■ **Task to carry out**: Put the stretch of records from the line containing "Of the thick" through the end of the records into a two-column CSV with the columns text and answer. Give one row per record, with each value in a single quoted field and any line breaks replaced by spaces.

******

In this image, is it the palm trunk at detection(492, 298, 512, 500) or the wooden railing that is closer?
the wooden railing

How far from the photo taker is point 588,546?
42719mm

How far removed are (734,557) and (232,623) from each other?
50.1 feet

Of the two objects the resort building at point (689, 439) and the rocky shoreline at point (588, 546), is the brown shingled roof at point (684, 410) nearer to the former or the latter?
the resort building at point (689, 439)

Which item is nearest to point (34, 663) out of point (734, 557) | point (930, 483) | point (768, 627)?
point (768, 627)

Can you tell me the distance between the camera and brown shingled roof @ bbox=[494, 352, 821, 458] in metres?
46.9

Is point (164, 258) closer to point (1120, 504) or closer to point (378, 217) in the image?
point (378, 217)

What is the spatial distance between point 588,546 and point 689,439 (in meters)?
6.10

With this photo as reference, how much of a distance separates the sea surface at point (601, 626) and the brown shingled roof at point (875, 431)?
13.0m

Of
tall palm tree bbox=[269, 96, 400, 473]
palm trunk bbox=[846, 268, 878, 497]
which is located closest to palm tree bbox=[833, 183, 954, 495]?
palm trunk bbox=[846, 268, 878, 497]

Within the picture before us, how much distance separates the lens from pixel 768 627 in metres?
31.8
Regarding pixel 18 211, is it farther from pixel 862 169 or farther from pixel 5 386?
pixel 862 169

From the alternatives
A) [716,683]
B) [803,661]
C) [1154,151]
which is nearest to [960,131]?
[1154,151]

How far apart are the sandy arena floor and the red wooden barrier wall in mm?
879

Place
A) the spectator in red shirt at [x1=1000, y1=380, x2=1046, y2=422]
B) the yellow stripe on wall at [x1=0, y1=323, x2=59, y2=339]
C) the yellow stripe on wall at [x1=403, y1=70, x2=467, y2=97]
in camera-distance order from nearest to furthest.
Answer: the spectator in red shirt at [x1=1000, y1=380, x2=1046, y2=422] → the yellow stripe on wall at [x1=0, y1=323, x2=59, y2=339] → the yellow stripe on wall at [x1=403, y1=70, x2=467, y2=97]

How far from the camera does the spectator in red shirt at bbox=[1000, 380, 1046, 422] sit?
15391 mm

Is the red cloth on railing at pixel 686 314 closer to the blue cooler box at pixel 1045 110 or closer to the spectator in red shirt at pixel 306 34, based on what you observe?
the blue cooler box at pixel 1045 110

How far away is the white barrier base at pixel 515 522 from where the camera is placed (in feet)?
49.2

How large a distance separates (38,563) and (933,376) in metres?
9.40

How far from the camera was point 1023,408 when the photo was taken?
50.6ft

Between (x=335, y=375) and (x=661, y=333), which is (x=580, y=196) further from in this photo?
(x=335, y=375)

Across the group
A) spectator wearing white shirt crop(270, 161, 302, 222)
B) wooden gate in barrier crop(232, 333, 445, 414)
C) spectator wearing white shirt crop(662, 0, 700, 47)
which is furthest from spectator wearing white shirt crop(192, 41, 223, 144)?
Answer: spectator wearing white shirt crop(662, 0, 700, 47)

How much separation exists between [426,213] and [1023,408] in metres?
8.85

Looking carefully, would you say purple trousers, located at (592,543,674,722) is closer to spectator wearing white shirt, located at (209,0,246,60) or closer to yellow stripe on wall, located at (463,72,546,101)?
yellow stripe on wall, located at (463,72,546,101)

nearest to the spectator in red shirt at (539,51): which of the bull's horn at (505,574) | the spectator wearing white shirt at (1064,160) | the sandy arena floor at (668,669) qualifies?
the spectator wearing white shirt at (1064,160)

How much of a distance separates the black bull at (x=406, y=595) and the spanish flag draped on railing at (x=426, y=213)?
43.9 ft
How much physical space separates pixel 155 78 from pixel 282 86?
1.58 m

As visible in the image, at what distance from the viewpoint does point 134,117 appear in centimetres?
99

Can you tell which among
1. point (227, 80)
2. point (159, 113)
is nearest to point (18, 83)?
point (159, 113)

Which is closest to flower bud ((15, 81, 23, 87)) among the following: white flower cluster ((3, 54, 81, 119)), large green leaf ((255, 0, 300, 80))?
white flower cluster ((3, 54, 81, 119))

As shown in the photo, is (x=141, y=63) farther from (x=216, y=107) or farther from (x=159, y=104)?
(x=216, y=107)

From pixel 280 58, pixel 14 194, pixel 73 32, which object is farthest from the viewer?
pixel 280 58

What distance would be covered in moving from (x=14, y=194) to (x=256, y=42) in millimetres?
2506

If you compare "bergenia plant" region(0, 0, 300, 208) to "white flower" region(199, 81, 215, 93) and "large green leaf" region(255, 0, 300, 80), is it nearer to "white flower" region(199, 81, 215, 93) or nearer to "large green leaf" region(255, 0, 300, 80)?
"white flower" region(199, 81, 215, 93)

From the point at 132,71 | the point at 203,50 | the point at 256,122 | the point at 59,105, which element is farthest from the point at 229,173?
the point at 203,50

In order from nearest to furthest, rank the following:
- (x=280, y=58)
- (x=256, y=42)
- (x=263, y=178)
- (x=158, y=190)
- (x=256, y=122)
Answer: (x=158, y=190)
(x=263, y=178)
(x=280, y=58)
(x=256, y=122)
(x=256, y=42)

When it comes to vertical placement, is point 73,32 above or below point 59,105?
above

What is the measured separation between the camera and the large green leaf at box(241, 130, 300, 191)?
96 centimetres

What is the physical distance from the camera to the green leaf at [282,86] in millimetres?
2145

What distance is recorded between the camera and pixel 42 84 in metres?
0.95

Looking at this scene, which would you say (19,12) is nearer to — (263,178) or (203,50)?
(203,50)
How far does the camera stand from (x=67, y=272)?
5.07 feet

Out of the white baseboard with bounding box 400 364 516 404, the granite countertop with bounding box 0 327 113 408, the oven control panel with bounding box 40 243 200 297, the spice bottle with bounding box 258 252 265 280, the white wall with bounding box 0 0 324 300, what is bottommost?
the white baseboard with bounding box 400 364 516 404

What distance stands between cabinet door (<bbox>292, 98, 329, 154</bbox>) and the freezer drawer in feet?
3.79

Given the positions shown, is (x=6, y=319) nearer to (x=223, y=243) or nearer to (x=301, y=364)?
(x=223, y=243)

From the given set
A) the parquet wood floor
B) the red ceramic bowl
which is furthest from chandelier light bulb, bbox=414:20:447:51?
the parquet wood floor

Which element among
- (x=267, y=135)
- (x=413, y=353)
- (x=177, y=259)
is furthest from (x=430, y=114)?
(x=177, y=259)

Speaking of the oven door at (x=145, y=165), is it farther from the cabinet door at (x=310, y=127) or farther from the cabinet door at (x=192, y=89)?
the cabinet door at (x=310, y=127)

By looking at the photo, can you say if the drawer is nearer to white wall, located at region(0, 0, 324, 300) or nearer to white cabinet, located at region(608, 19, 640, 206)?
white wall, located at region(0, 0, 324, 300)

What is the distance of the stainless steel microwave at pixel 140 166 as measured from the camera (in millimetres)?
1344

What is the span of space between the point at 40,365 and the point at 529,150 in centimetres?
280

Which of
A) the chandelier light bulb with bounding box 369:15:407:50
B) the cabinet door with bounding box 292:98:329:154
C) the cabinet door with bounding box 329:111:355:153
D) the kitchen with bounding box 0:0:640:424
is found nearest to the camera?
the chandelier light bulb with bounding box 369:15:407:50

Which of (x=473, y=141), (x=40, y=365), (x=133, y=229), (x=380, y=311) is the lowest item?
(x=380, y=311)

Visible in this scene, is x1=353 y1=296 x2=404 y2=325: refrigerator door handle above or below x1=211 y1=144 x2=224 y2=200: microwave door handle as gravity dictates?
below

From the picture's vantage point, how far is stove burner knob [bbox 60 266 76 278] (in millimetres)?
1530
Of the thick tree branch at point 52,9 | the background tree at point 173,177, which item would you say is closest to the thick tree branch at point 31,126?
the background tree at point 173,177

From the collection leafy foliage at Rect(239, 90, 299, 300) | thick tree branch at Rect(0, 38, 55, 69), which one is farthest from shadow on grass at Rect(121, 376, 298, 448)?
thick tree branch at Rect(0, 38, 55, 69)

******

■ **The completed task**:
text,answer
"Of the thick tree branch at point 52,9 | the background tree at point 173,177, which item would you say is closest to the thick tree branch at point 31,126?","the background tree at point 173,177"
"From the collection leafy foliage at Rect(239, 90, 299, 300) | thick tree branch at Rect(0, 38, 55, 69), which one is farthest from shadow on grass at Rect(121, 376, 298, 448)?","thick tree branch at Rect(0, 38, 55, 69)"